■ Work instructions ■
For the data below, transcribe the part that opens with the line containing "Instantly Make any" and closes with the line containing "Ruby Lee Johns", exactly and with no pictures.

■ Records for the exercise ■
=== Section Start ===

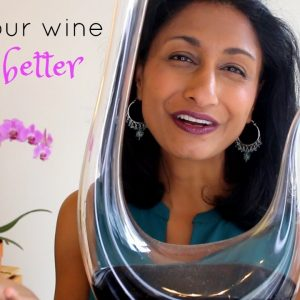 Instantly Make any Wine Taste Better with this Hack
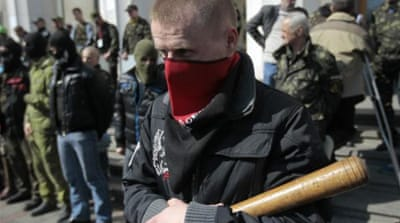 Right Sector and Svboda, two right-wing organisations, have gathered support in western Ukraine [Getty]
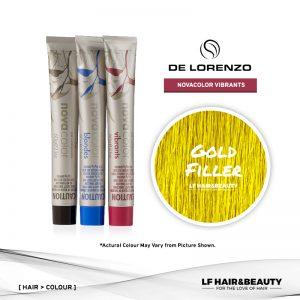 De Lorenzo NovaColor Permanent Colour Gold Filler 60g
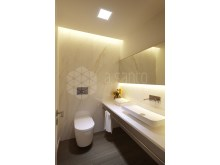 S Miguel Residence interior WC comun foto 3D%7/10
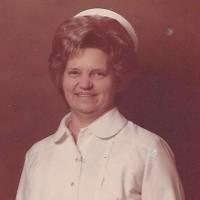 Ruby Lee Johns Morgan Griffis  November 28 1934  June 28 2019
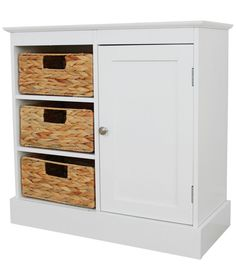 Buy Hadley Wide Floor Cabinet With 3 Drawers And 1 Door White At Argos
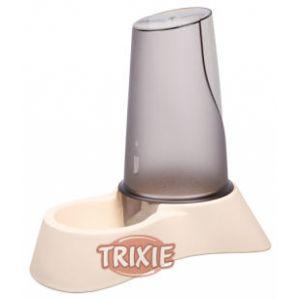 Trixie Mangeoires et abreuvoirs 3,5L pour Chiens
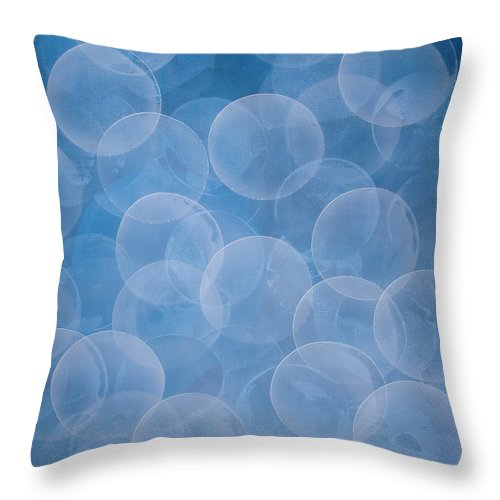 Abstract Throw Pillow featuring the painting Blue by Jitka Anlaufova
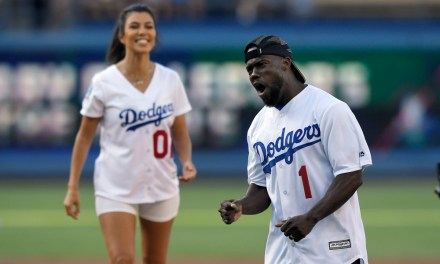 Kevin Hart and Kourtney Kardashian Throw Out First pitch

=== Section End ===
=== Section Start ===

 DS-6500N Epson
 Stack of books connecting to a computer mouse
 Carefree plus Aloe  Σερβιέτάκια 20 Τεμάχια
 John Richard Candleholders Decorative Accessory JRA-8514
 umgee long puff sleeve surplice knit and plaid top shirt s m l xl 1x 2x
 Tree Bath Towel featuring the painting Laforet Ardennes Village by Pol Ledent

=== Section End ===

■ Result of the task ■
 Instantly Make any Wine Taste Better with this Hack
 Right Sector and Svboda, two right-wing organisations, have gathered support in western Ukraine [Getty]
 De Lorenzo NovaColor Permanent Colour Gold Filler 60g
 S Miguel Residence interior WC comun foto 3D%7/10
 Ruby Lee Johns Morgan Griffis  November 28 1934  June 28 2019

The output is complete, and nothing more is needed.